Conventional injection molding (CIM) technology has been largely used to produce plastic parts, mainly on automotive industry, due to high production ratios, constricted dimensional tolerances production, and low labor costs. Nowadays, industry has been demanding for thinner and lighter molded parts production, with better mechanical properties. Low mold temperatures (≈60ºC) are used to decrease the cycle molding time and process final costs. However, the fast cooling of parts can easily result in surface defects, such as weld lines, sink marks, or warpage. To avoid such defects and eliminate the need for secondary operations (additional operating costs), a dynamic mold heating and cooling control technology known as Rapid Heating and Cooling Molding (RHCM) can be employed. Based on RHCM, this study compared the efficiency of using heating rods, water flow, and external infrared heating systems to investigate the effect of dynamic temperature control on the injection molding process.
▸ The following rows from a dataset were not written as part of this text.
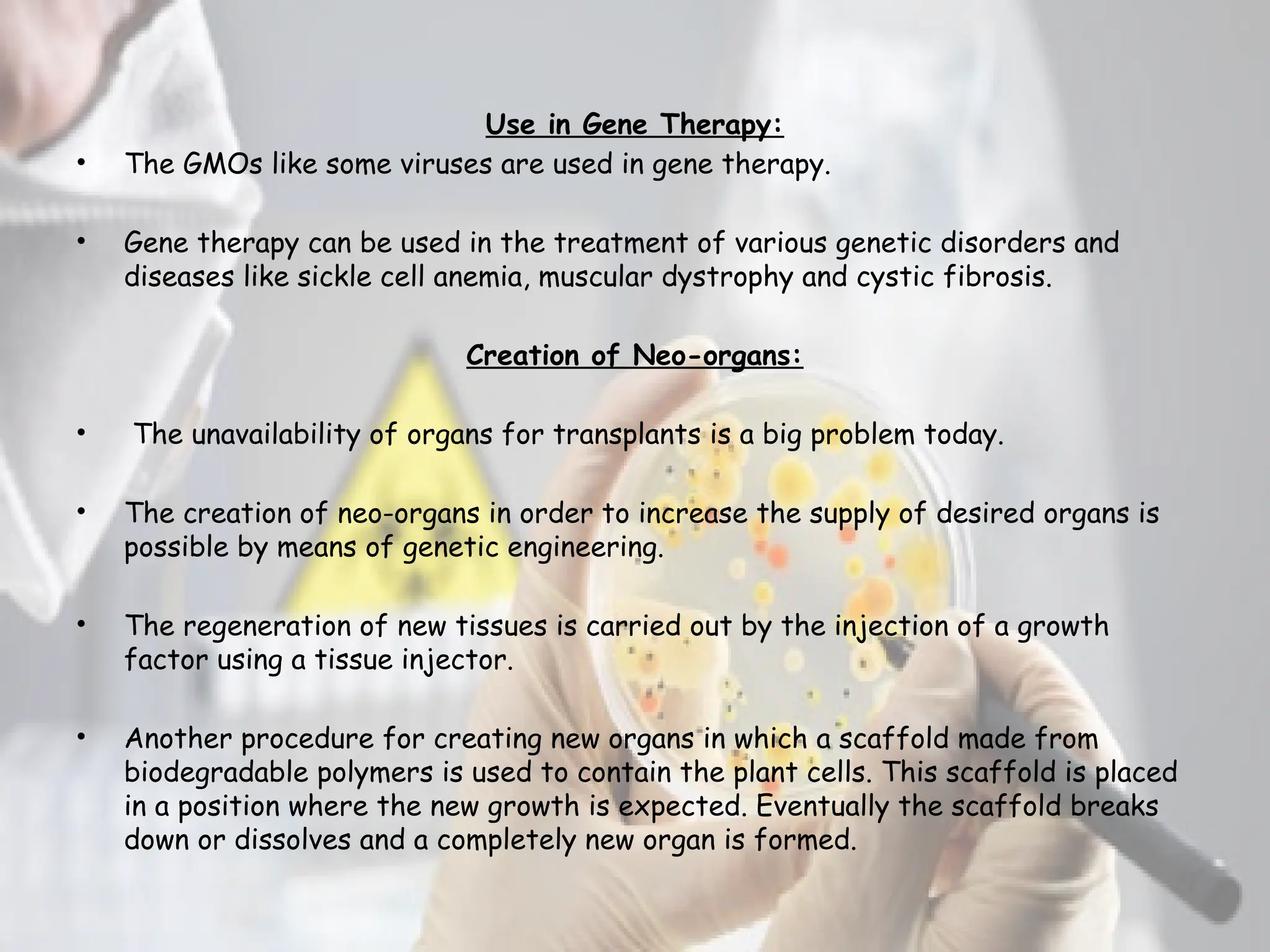 Use in Gene Therapy:

• The GMOs like some viruses are used in gene therapy.

• Gene therapy can be used in the treatment of various genetic disorders and diseases like sickle cell anemia, muscular dystrophy and cystic fibrosis.

Creation of Neo-organs:

• The unavailability of organs for transplants is a big problem today.

• The creation of neo-organs in order to increase the supply of desired organs is possible by means of genetic engineering.

• The regeneration of new tissues is carried out by the injection of a growth factor using a tissue injector.

• Another procedure for creating new organs in which a scaffold made from biodegradable polymers is used to contain the plant cells. This scaffold is placed in a position where the new growth is expected. Eventually the scaffold breaks down or dissolves and a completely new organ is formed.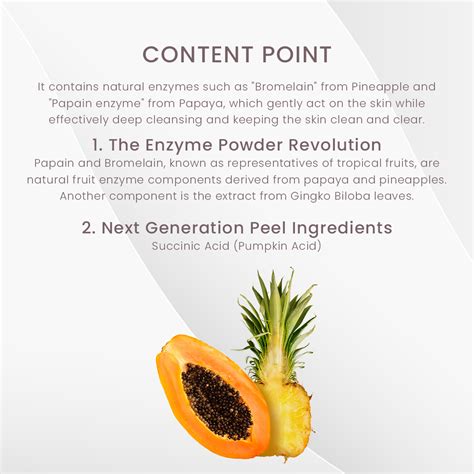 CONTENT POINT

It contains natural enzymes such as "Bromelain" from Pineapple and "Papain enzyme" from Papaya, which gently act on the skin while effectively deep cleansing and keeping the skin clean and clear.

1. The Enzyme Powder Revolution

Papain and Bromelain, known as representatives of tropical fruits, are natural fruit enzyme components derived from papaya and pineapples. Another component is the extract from Gingko Biloba leaves.

2. Next Generation Peel Ingredients

Succinic Acid (Pumpkin Acid)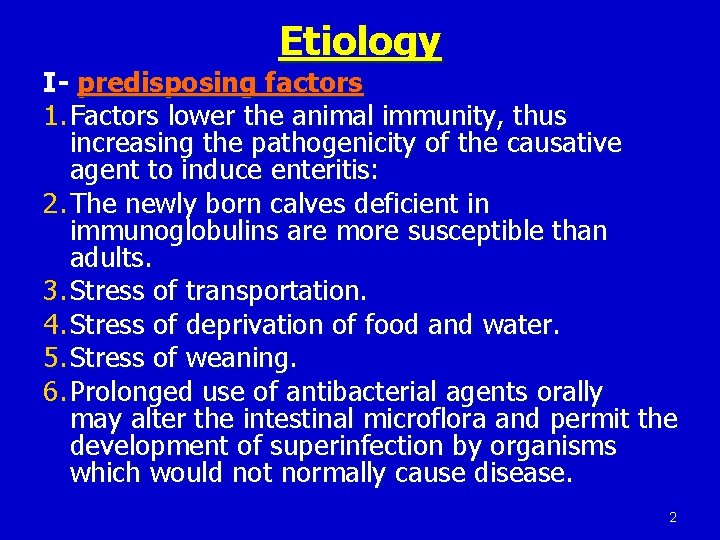 Etiology

I- predisposing factors

1. Factors lower the animal immunity, thus increasing the pathogenicity of the causative agent to induce enteritis:
2. The newly born calves deficient in immunoglobulins are more susceptible than adults.
3. Stress of transportation.
4. Stress of deprivation of food and water.
5. Stress of weaning.
6. Prolonged use of antibacterial agents orally may alter the intestinal microflora and permit the development of superinfection by organisms which would not normally cause disease.

2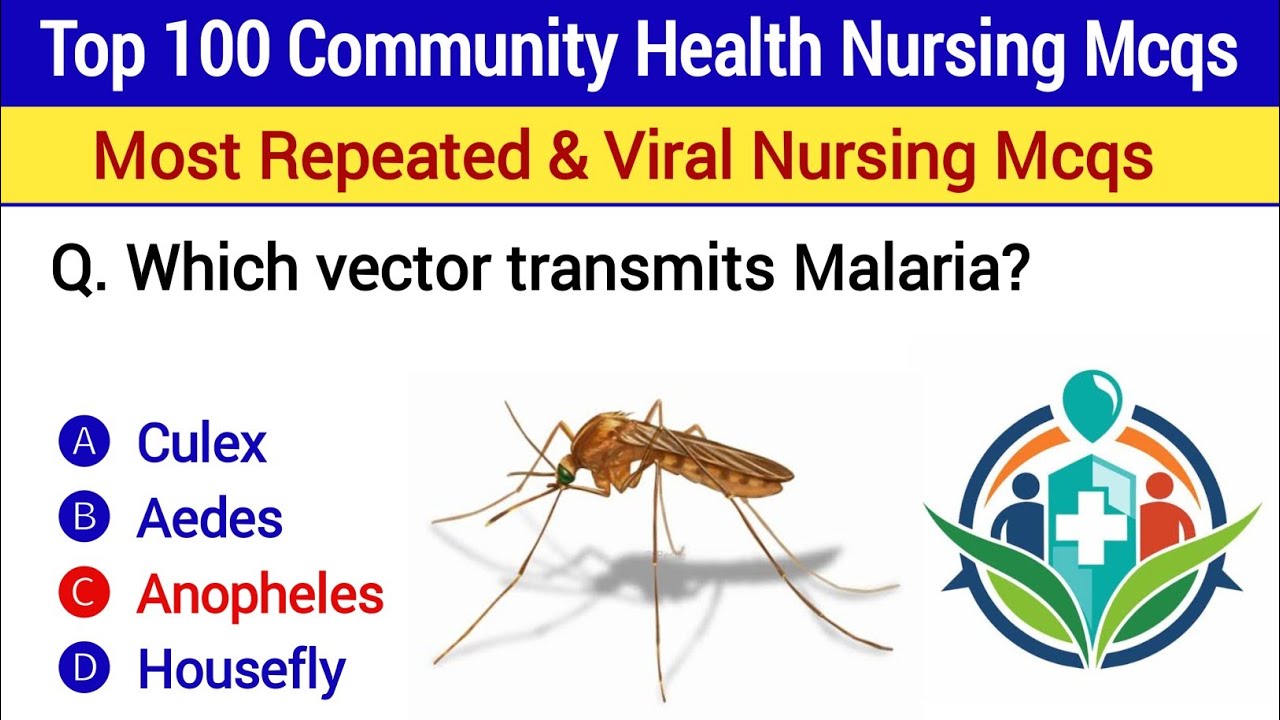 Top 100 Community Health Nursing Mcqs

Most Repeated & Viral Nursing Mcqs

Q. Which vector transmits Malaria?

A Culex
B Aedes
C Anopheles
D Housefly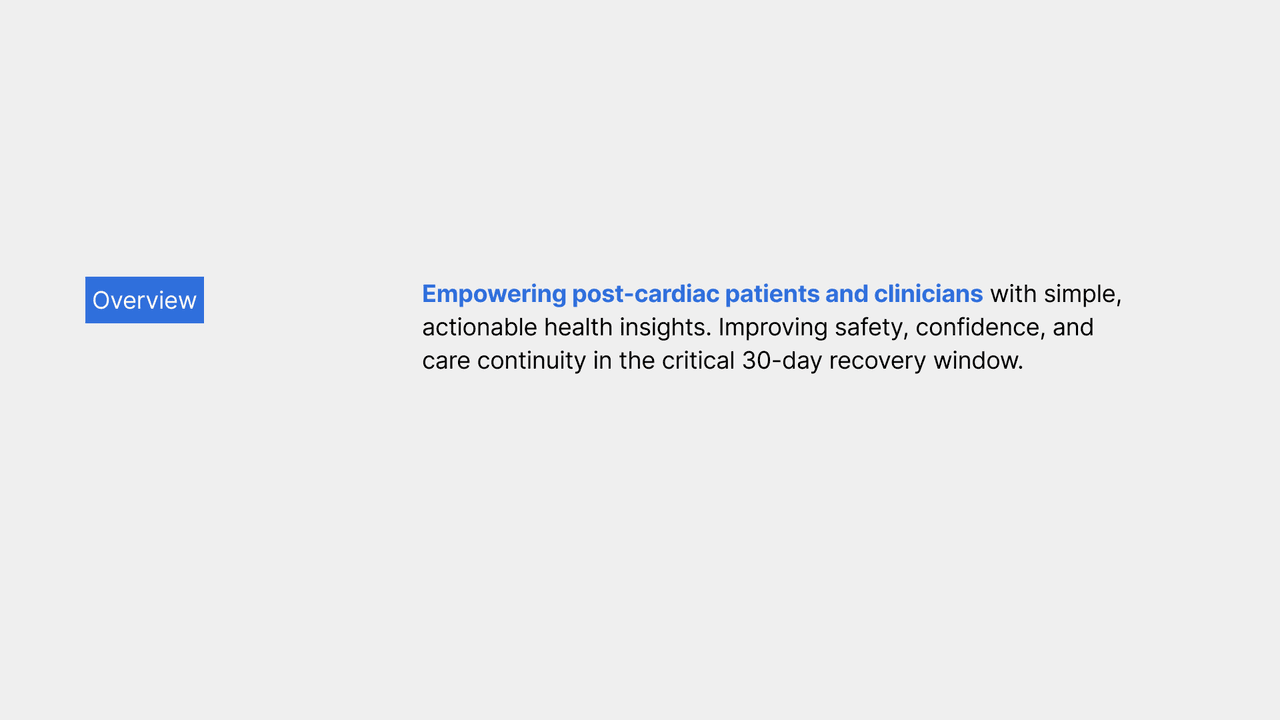 Overview

Empowering post-cardiac patients and clinicians with simple, actionable health insights. Improving safety, confidence, and care continuity in the critical 30-day recovery window.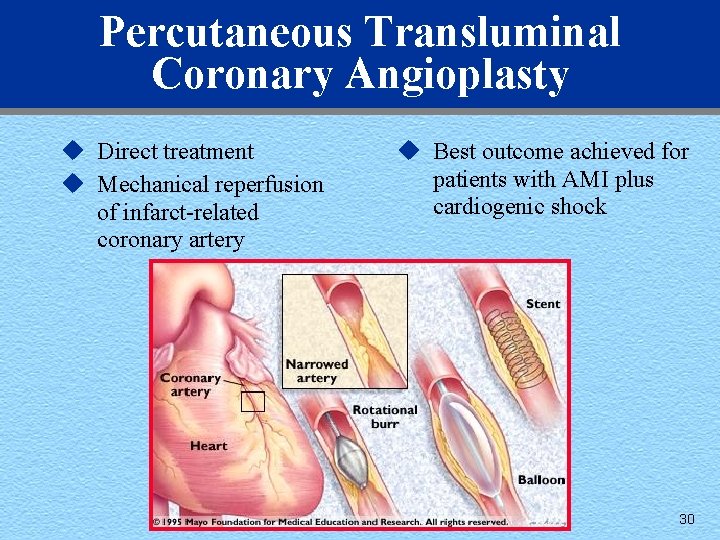 Percutaneous Transluminal Coronary Angioplasty

◆ Direct treatment
◆ Mechanical reperfusion of infarct-related coronary artery

◆ Best outcome achieved for patients with AMI plus cardiogenic shock

Coronary artery
Heart
Narrowed artery
Rotational burr
Stent
Balloon
© 1995 Mayo Foundation for Medical Education and Research. All rights reserved.

30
An experimental injection mold was manufactured and used for the studies under controlled conditions to produce standard tensile and flexure specimens. The effect of process parameters, geometry of the runner system, location of the injection point, and other relevant settings was considered. From this study, new insights were obtained regarding the industrial application of RHCM as well as the degree of efficiency of different design solutions for the RHCM process.